The hothead inside him that he had spent all of his early life learning to repress wanted to stand and shout these things at her. It wanted to jump over the table and tell her she was wrong, and that being royal meant that he didn’t have to listen to anyone, and so he would be ignoring her ridiculous demands.

But he pushed this reaction down, kept his emotions under control, and answered in as calm a manner as he could manage.

“It is my cousins who will rule. Not me. This is not my responsibility, no matter how much you want to pretend it is.”

He had never seen a smile on his mother’s face so cold and entirely without mirth. He wasn’t surprised she was capable of it, but he was surprised that it was directed at him.

“They may be directly in line for the throne, but ruling is a family effort. And whether you like it or not, you are part of this family. You certainly like it when you have servants to drive you around, and a private plane to shuttle you to your little conferences overseas.”

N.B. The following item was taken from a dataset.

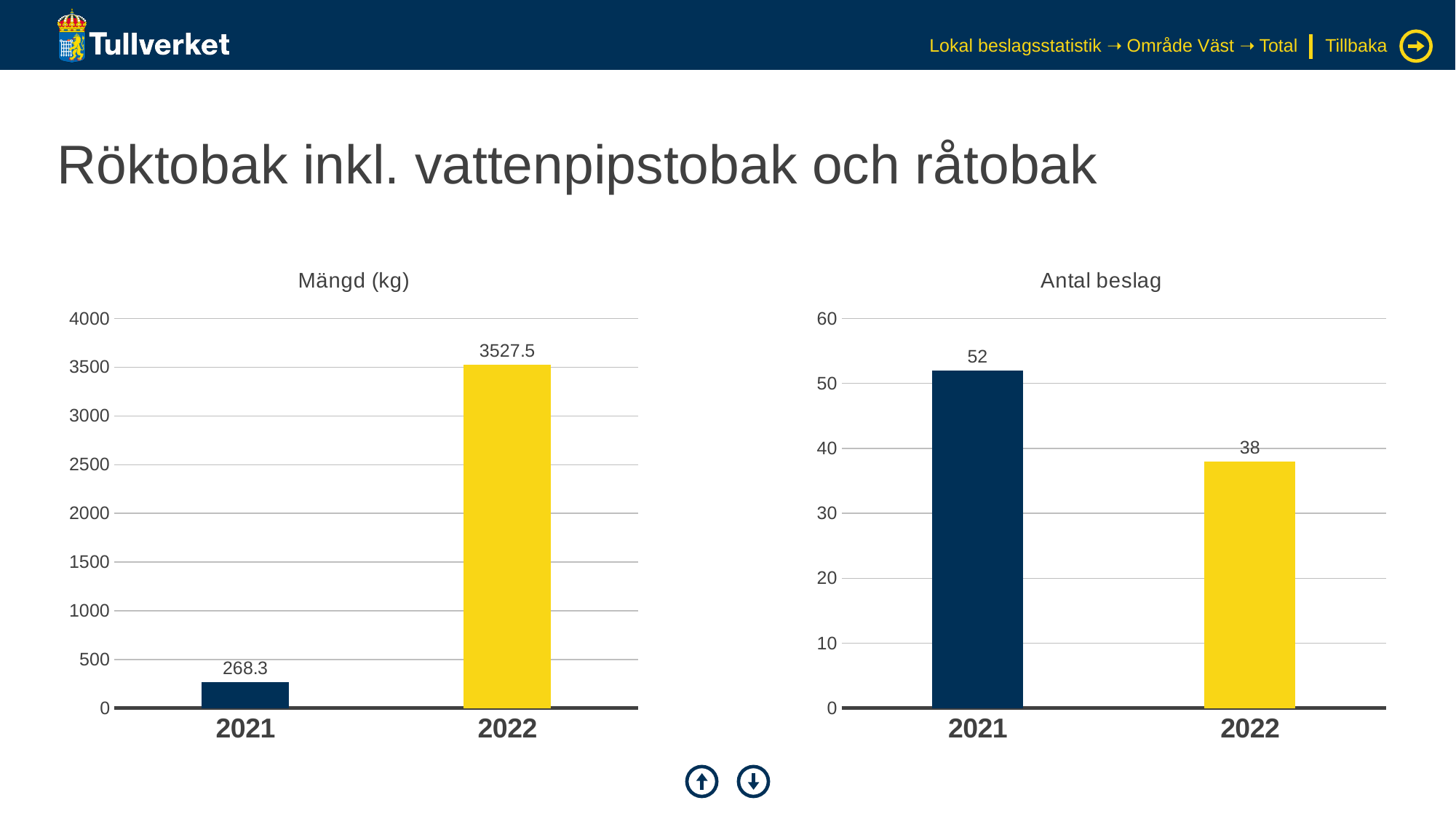
In the 'Antal beslag' chart, what is the value for 2021? 52 In the 'Antal beslag' chart, what is the value for 2022? 38 What kind of chart is the 'Mängd (kg)' chart? bar chart In the 'Antal beslag' chart, what is the difference between the 2021 and 2022 values? 14 In the 'Antal beslag' chart, which is larger, the value for 2021 or 2022? 2021 In the 'Mängd (kg)' chart, what is the difference between the 2022 and 2021 values? 3259.2 How many categories are shown on the x axis of the 'Antal beslag' chart? 2 In the 'Mängd (kg)' chart, do the values rise or fall from 2021 to 2022? rise In the 'Antal beslag' chart, which year has the lowest value? 2022 In the 'Mängd (kg)' chart, which year has the highest value? 2022 In the 'Mängd (kg)' chart, what is the value for 2021? 268.3 In the 'Mängd (kg)' chart, what is the value for 2022? 3527.5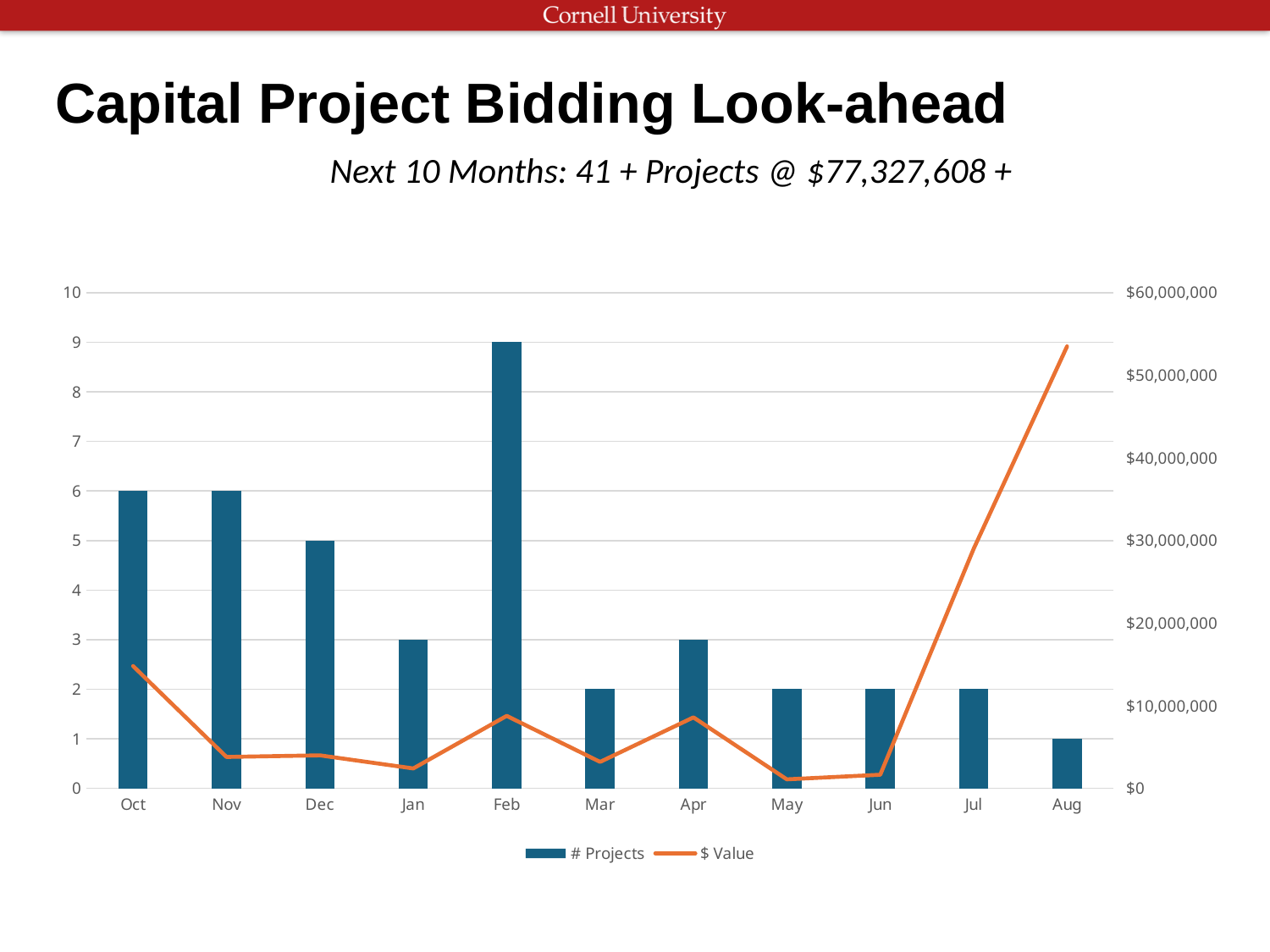
Which month has the lowest number of projects? Aug How many projects are shown for Dec? 5 How many series does the legend list? 2 What kind of chart is shown on the slide? Combination bar and line chart Which month has the highest number of projects? Feb Is the $ Value for Nov greater or less than $10,000,000? less Is the $ Value for Aug greater or less than $50,000,000? greater How many projects are shown for Feb? 9 How many projects are shown for Aug? 1 How many months are shown on the x axis? 11 What is the difference in the number of projects between Feb and Jan? 6 Which month has more projects, Oct or Apr? Oct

Kehlan’s immediate impulse was to tell her she was crazy, and that he would never do what she asked of him. He wanted to rebuke her for belittling his career, and implying that the trip to Washington was anything but professional development that he was mandated to undergo. Now, with his anger somewhat subsided, he felt he could do so in an acceptably calm manner.

But just as he was gearing up to tell her all this, and putting the words in order in his mind, he stopped.

He looked at her again, and sized up the same reasons for concern that he had seen earlier, with the new knowledge that she was taking such a drastic step, and acting so uncharacteristically cruel with him.

It was more than the fact that she had lost weight. She had always been such an imposing figure—his whole life, she had commanded every room she’d walked into. Something of that command was waning, and he didn’t know what. He only knew that the fact that it was fading was very bad news—worse news even than he had at first thought.

He shelved his biting retorts. This was bigger than a family disagreement over his career. This would need to be handled carefully. He wasn’t going to leave his life, and the work he did that actually made a difference. But neither could he upset his mother in the state she was in, whether she was willing to tell him about it or not.

He stood and leaned down to kiss his mother on the cheek. It was a familiar motion, but had never felt so rote and lifeless as it did now.

“We will discuss this when I return from Washington.”

As he walked out of the room, his mother’s voice followed him.

“So commanding. So regal. You’ll do well at this job, son.”